WHAT YOU WILL DO
Tally the lines in the records underneath that contain the string "inspection", and state the figure by itself.

### LISTED ENTRIES ###

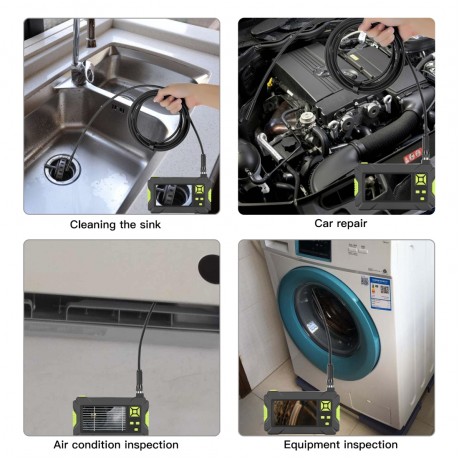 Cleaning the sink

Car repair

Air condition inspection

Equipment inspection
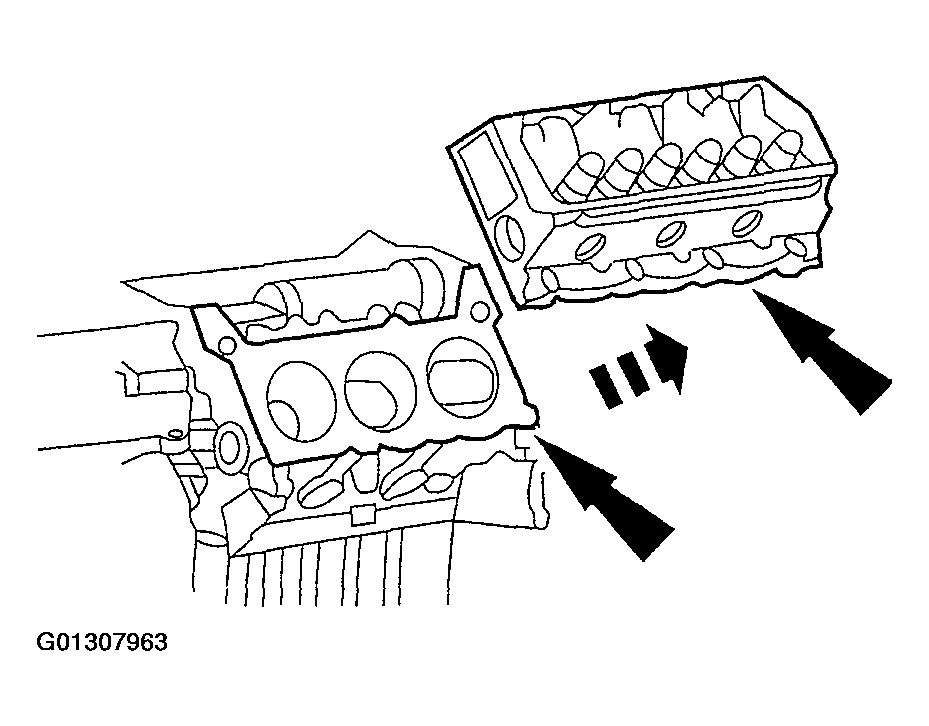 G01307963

###
### LISTED ENTRIES ###

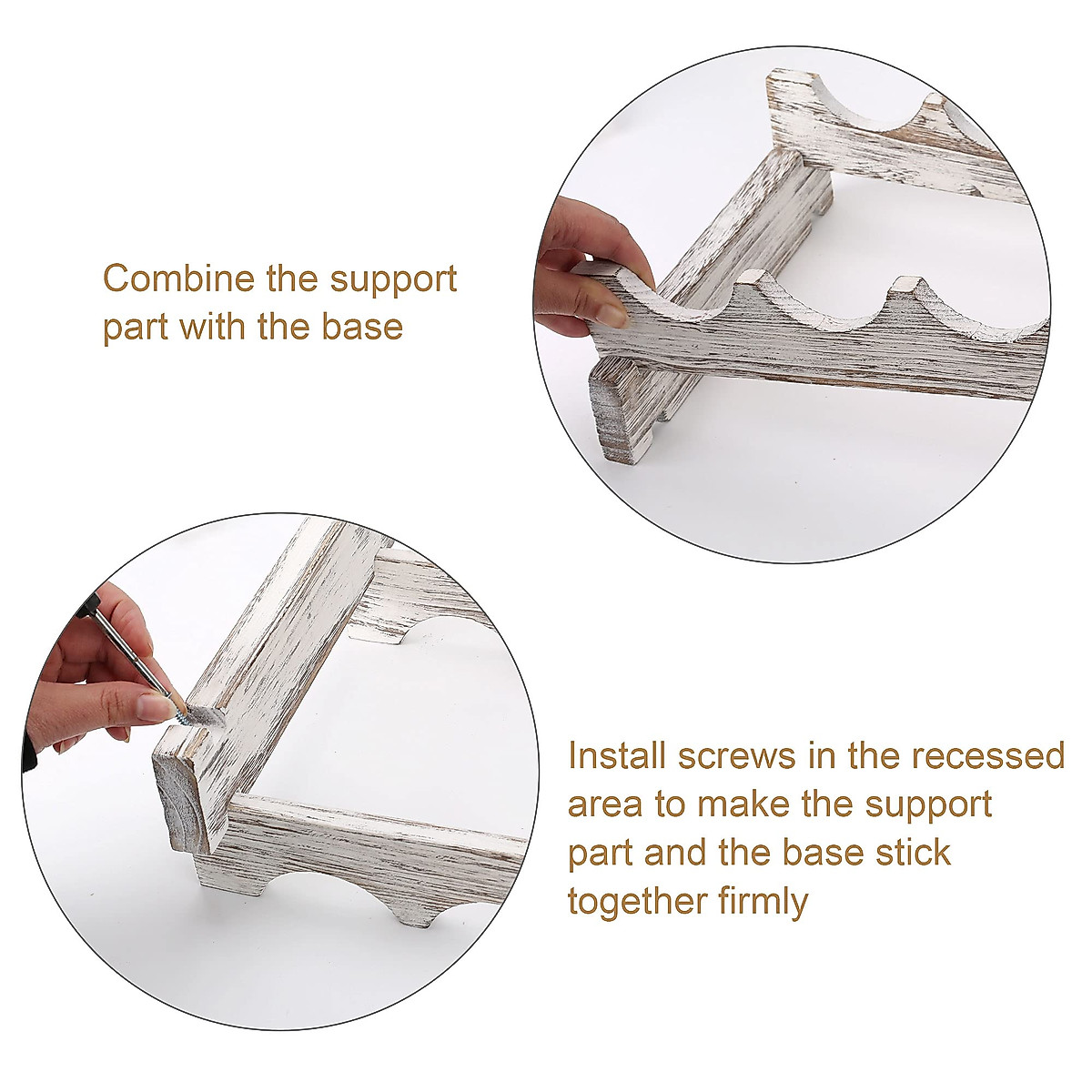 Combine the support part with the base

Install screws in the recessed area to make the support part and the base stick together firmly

###

SOLUTION
2